# Sewer drain line question



## Texasguy (Jun 29, 2006)

We live in a double-wide, out in the country. We had a new septic system installed about Christmas time, the old system had a "failed field"...
The old system had the tank about 60 feet from the house and, when they dug it up, the drain line from the house to the tank had a "dip" in it that trapped water.
The new system has the tanks installed about 5 feet from the house and now we get a VERY strong sewer gas smell out of the roof vents of the house. I realize that to=hose vents are supposed to vent gasses and such, but the wind blows that smell right into the yard and it STINKS! 
I talked to the installed and he can't explain why it smells now, nor could he suggest a cure. I think it smells now because there is no longer any traped water between the house and the tank.
I was under the house last week and noticed that there is room under there to put a trap of some sort to capture some water and prevent the septic tanks from venting out through the roof vents. I could build a "P" or "J"" trap from 4" pipe to trap some water.
Three questions:
Would this be legal and/or smart?
Would it work?
Would it cause drainage problems with the toilets, etc?


----------



## glennjanie (Jun 29, 2006)

Different states have different plumbing codes. In some states a "main building drain trap" is even required. (In Kentucky we don't double trap anything) Yes, it will work for what you want. I can't advise on whether it will cause trouble; we Kentuckians believe it will but not everyone agrees with us. Logically, if you didn't have trouble with the sag in the line, you shouldn't have trouble with the trap. 
Glenn


----------



## manhattan42 (Jun 30, 2006)

Glennjannie is correct.

A house trap would solve the problem but whether it is legal is up to your local plumbing code authority.

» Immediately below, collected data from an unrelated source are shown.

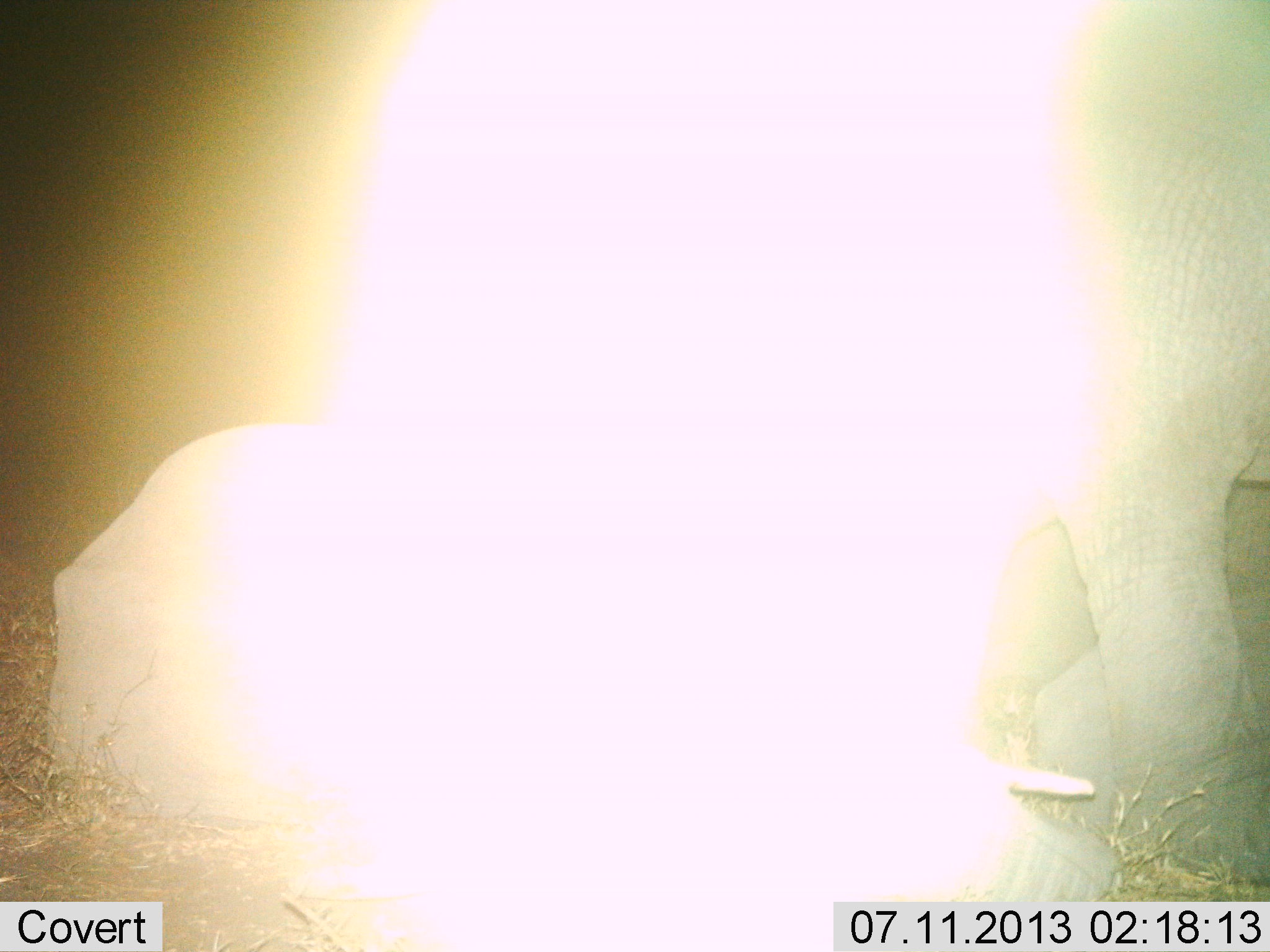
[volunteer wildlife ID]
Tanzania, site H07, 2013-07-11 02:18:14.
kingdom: Animalia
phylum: Chordata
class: Mammalia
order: Proboscidea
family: Elephantidae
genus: Loxodonta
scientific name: Loxodonta africana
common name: african bush elephant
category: elephant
Elephant (african bush elephant) (Loxodonta africana), count 2. Behavior (volunteer vote fractions): standing 57%, resting 50%, moving 18%, interacting 18%. Young present (vote fraction): 7%. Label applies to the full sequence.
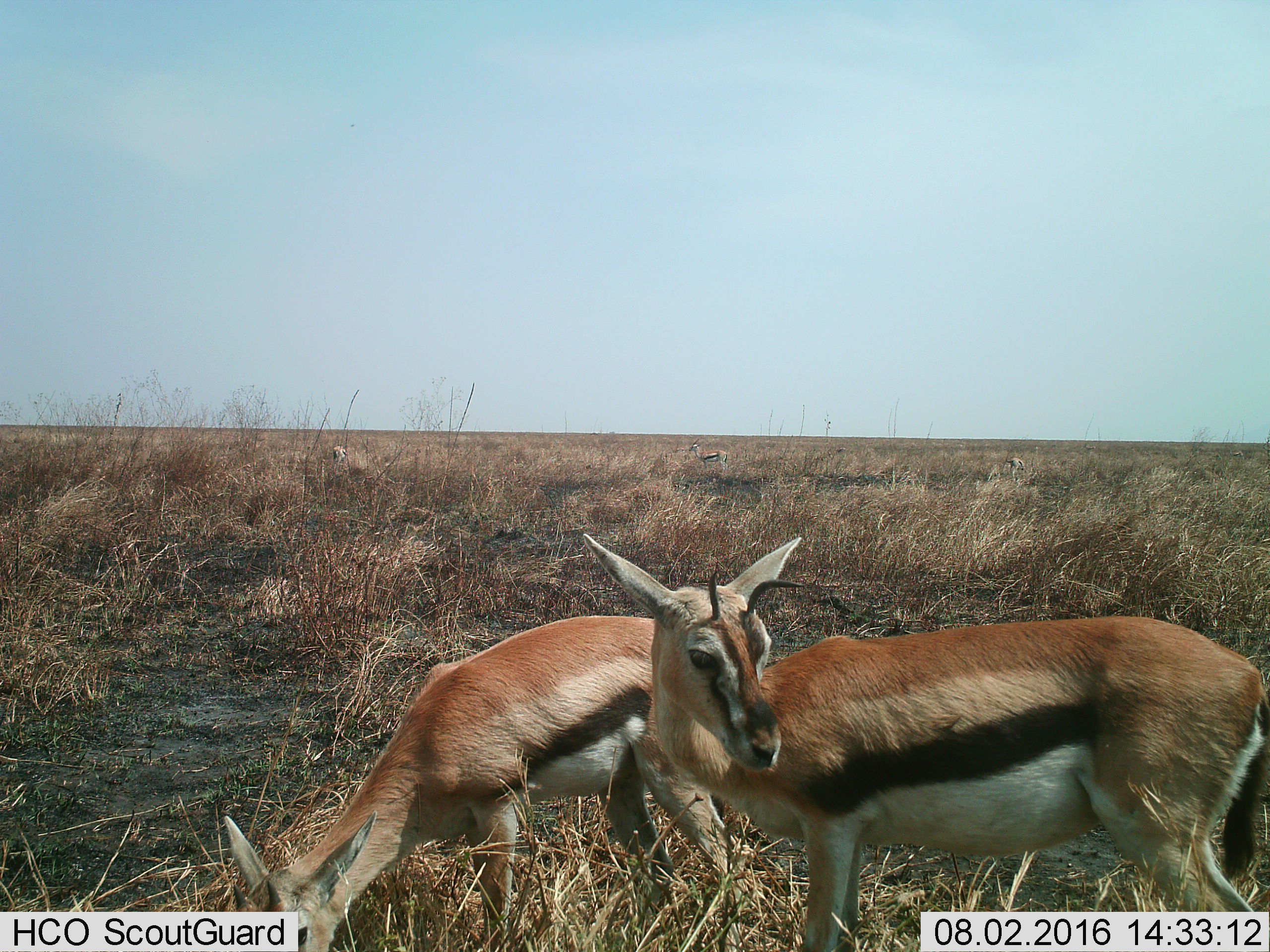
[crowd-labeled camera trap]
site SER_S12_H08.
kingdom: Animalia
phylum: Chordata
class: Mammalia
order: Artiodactyla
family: Bovidae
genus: Eudorcas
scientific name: Eudorcas thomsonii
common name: thomson's gazelle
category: gazellethomsons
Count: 2.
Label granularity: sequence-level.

_International Plumbing/Residential Code_ does not allow house traps except with the approval of your local code office.

There are sometimes ways to mitigate the problem without a house trap.

If your main vent is located to far down the slope of the roof, you can get this sewer gas effect by downdrafts blowing across the roof.

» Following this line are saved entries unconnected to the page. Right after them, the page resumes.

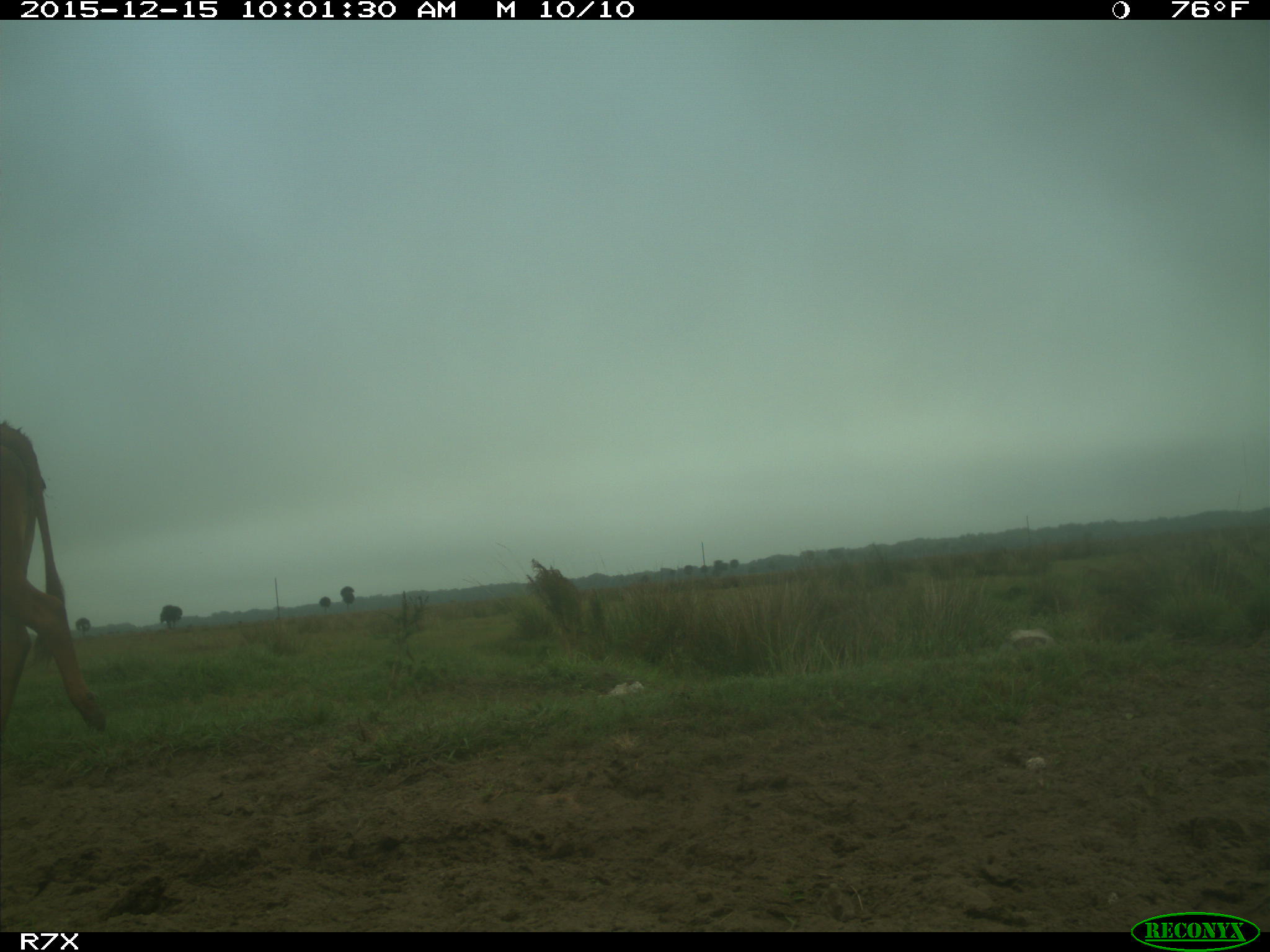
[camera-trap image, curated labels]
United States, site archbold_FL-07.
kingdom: Animalia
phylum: Chordata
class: Mammalia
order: Artiodactyla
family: Bovidae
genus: Bos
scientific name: Bos taurus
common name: domestic cow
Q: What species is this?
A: Bos taurus (domestic cow).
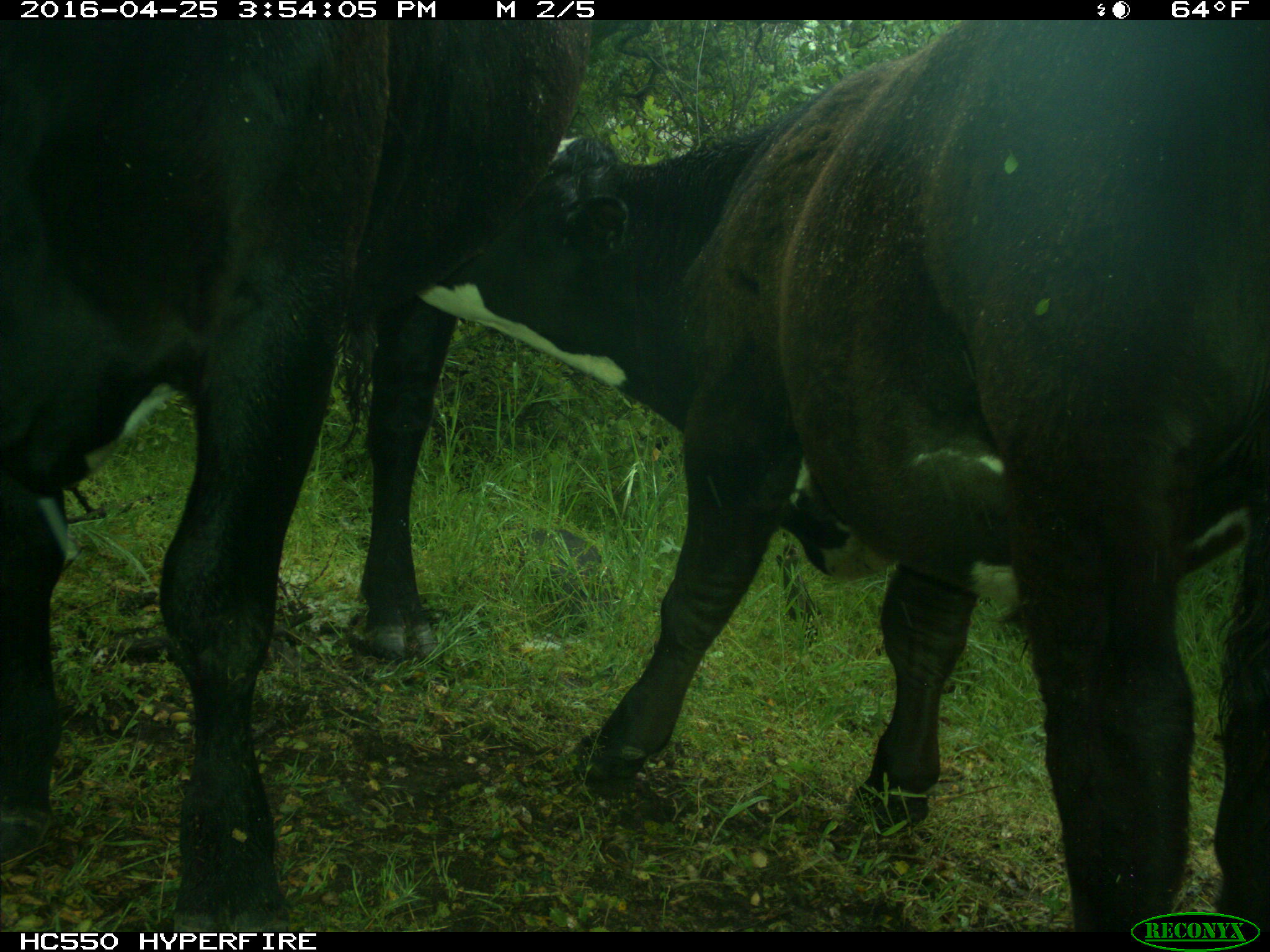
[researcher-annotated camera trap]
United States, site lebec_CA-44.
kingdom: Animalia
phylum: Chordata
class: Mammalia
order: Artiodactyla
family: Bovidae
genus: Bos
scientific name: Bos taurus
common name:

One solution can be to extend the height of the main vent so that downdrafts no longer affect it, but this can be unsightly...Or relocate the vent to a higher portion of the roof where downdrafting is unlikely to occur.

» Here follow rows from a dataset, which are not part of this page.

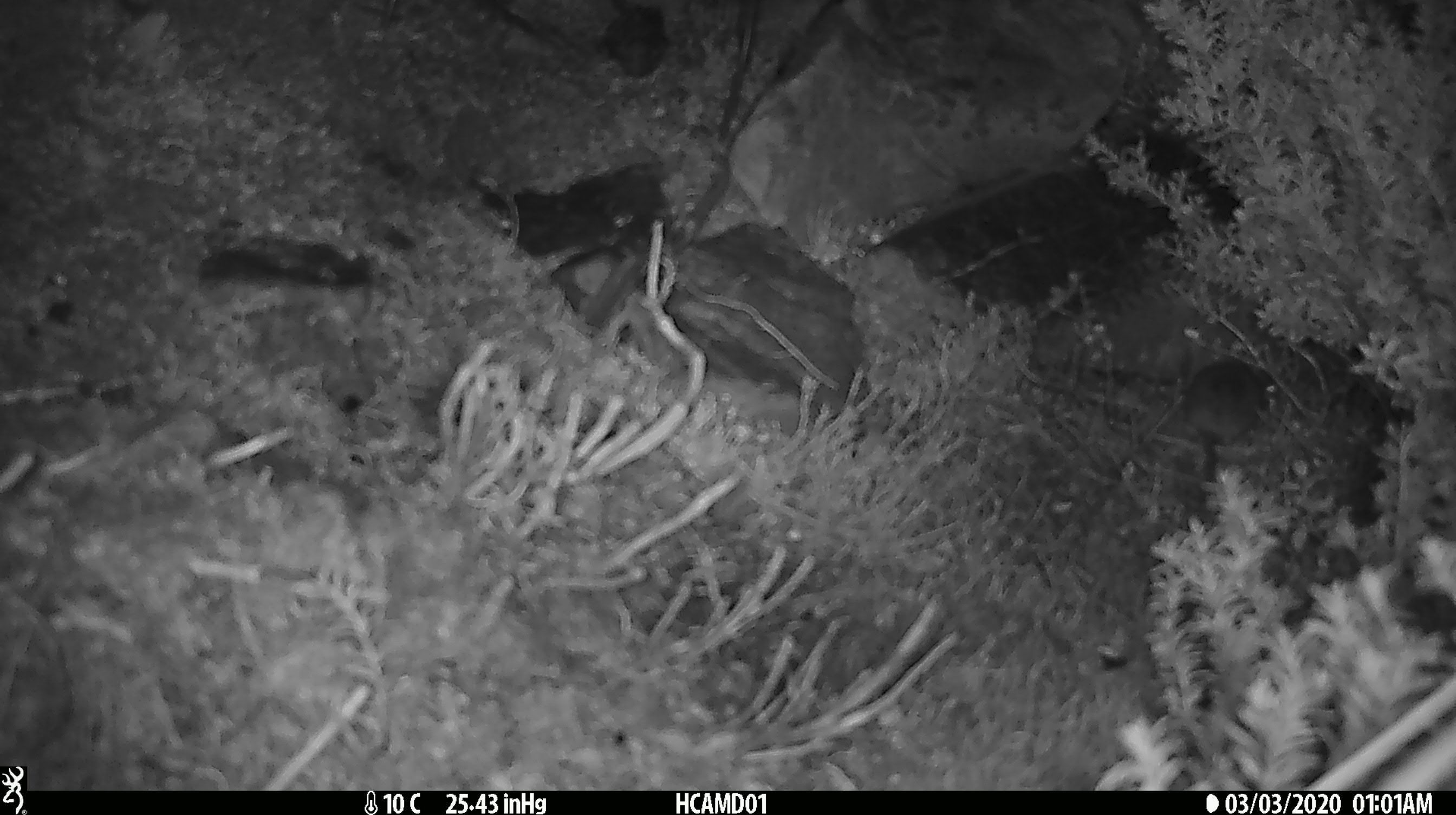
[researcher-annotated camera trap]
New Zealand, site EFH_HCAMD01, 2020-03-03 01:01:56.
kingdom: Animalia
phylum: Chordata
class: Mammalia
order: Rodentia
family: Muridae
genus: Mus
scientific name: Mus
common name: mouse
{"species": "mouse (Mus)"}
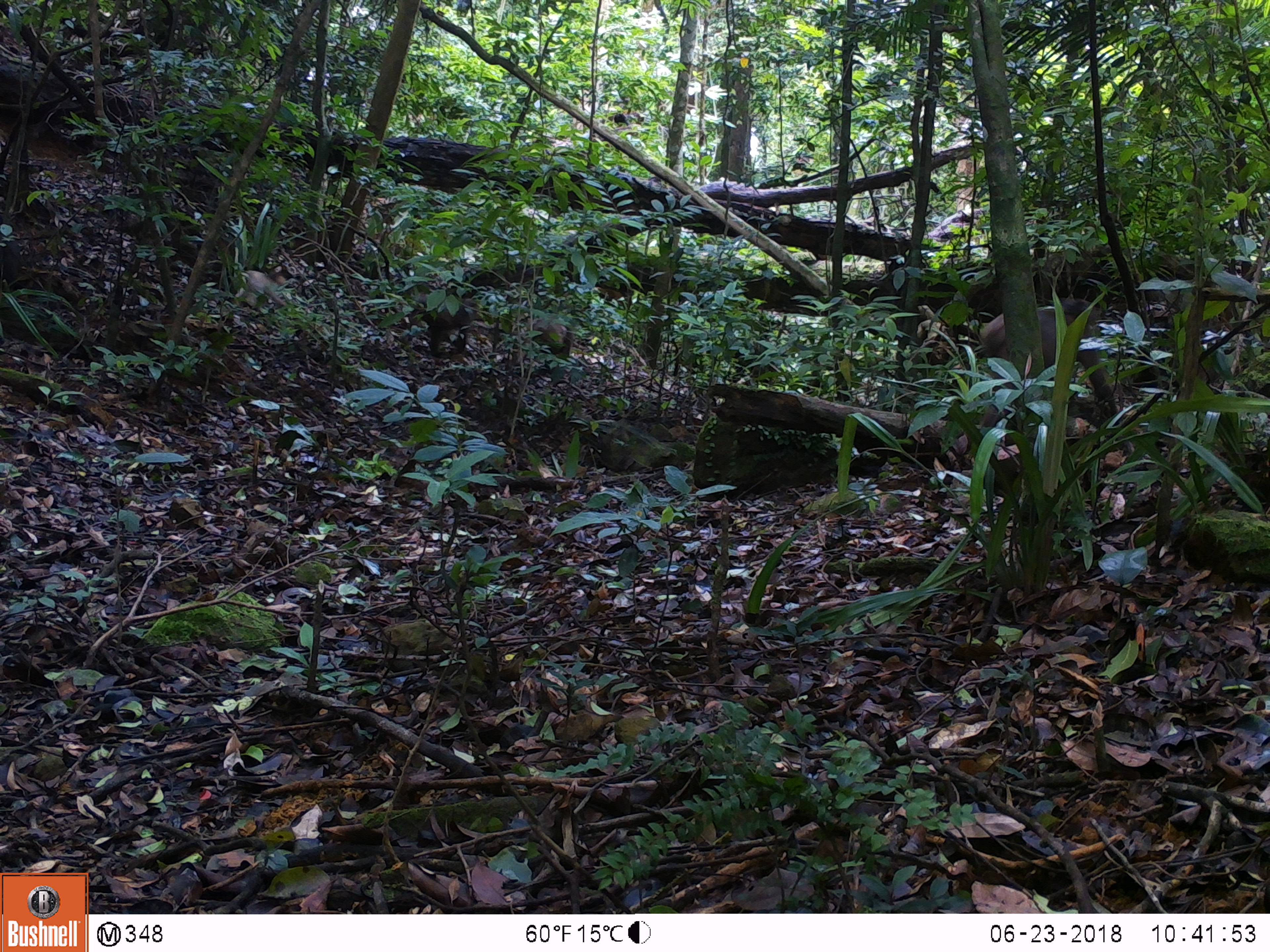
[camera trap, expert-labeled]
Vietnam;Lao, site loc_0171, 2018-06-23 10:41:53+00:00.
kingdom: Animalia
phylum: Chordata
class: Mammalia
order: Primates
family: Cercopithecidae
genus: Macaca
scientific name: Macaca arctoides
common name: stump-tailed macaque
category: stump tailed macaque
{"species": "stump tailed macaque (stump-tailed macaque) (Macaca arctoides)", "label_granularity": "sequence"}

Personally, I'd go with the housetrap.


----------



## Texasguy (Jun 30, 2006)

I don't know that raising the height of the vent will help, we have an "almost constant 10-20 MPH wind from the south here, and the back yard is on the north side of the house.
Thanks for the replys, I think I will just build a trap.


----------



## Mudball (Jun 30, 2006)

Im not trying to take away from this post but I still have a chance to install one of these P traps (new install) because Im not done with the ditch from the outside of the house to the septic. I believe the roof vent pipe has two purposes which is to allow air to come in so the water can properly drain and so that gases can also be expelled...right ? Anyway if I put a P trap lets say between my cleanout which is about 12 feet from the outside edge of the house and the septic tank then when or if the cleanout is ever needed to be used toward the septic then wouldnt the P trap create a problem for the cleaning snake ? And I certainly dont know what Im talking about when it comes to plumbing but it also seems to me in my mind that the P trap would hinder the air/flow of fluids between the vent and the tank ??? But I guess the fact is that these house P traps are in use and do not cause any problem...right ?
Im just considering the thought installing one while it would be much easier to do so. 
Thanks


----------



## manhattan42 (Jul 1, 2006)

Mudball, 

If you do install a house trap, it needs to go immediately inside the foundation wall where the building drain exists the foundation, or immediately outside the foundation....or some other approved location.

Cleanouts need to be made available immediately at the house trap.

Again, check your local plumbing codes to see if a house trap is permitted (they are usually not permitted as glennjannie already indicated) and where they must be located if you do receive permission to have one...


----------



## Mudball (Jul 3, 2006)

That sounds great manhattan42. Thanks for the advice


----------